**DATA FOR REVIEW**
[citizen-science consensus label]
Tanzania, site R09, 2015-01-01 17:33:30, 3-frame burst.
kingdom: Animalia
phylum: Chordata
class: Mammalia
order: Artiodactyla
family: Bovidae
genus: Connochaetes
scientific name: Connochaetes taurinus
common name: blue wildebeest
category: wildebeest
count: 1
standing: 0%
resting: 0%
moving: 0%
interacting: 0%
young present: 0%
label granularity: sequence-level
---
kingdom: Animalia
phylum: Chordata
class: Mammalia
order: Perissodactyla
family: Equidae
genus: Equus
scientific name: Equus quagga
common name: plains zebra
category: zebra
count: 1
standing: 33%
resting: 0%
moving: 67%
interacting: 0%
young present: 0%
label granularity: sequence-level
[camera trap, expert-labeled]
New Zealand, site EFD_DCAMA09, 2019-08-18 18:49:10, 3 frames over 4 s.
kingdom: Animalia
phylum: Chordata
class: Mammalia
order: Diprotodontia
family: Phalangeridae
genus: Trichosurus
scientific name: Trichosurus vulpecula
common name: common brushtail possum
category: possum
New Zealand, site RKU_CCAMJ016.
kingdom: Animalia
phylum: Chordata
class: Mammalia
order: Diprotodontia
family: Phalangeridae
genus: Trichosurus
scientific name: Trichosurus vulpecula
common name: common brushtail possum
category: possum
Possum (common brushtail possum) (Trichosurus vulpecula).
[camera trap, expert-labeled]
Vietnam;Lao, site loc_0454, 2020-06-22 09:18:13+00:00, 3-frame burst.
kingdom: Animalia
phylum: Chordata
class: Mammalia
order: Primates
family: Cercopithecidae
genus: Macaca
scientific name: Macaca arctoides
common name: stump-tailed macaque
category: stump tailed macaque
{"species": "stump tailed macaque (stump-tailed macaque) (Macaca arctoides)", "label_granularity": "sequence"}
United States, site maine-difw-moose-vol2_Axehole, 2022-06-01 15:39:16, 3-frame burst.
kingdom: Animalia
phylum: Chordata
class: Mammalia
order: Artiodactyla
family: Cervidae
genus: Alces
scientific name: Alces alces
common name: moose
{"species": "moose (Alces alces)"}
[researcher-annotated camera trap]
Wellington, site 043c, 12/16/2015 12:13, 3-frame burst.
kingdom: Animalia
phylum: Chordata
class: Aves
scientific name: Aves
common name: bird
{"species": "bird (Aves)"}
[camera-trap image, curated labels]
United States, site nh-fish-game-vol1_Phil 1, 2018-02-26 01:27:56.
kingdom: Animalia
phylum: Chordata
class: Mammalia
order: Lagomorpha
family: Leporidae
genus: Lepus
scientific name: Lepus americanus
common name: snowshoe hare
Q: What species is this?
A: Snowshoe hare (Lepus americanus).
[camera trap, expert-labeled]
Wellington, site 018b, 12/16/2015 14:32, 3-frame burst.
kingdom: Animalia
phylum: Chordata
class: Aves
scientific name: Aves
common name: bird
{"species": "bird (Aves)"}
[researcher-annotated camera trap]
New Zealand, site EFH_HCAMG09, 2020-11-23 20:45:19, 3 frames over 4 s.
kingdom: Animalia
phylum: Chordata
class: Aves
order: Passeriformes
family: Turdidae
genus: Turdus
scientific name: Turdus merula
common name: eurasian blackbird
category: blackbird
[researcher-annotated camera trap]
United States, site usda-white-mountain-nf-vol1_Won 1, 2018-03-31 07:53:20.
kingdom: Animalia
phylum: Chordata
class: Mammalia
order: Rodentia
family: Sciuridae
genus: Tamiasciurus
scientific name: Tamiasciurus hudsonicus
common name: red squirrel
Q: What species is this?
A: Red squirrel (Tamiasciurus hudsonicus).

**DIRECTIONS FOR THIS TASK**
All that is wanted is an exact copy of the lines above from the one with "genus: Macaca" through the one with "scientific name: Lepus americanus", with both ends included.

**EXERCISE OUTPUT**
genus: Macaca
scientific name: Macaca arctoides
common name: stump-tailed macaque
category: stump tailed macaque
{"species": "stump tailed macaque (stump-tailed macaque) (Macaca arctoides)", "label_granularity": "sequence"}
United States, site maine-difw-moose-vol2_Axehole, 2022-06-01 15:39:16, 3-frame burst.
kingdom: Animalia
phylum: Chordata
class: Mammalia
order: Artiodactyla
family: Cervidae
genus: Alces
scientific name: Alces alces
common name: moose
{"species": "moose (Alces alces)"}
[researcher-annotated camera trap]
Wellington, site 043c, 12/16/2015 12:13, 3-frame burst.
kingdom: Animalia
phylum: Chordata
class: Aves
scientific name: Aves
common name: bird
{"species": "bird (Aves)"}
[camera-trap image, curated labels]
United States, site nh-fish-game-vol1_Phil 1, 2018-02-26 01:27:56.
kingdom: Animalia
phylum: Chordata
class: Mammalia
order: Lagomorpha
family: Leporidae
genus: Lepus
scientific name: Lepus americanus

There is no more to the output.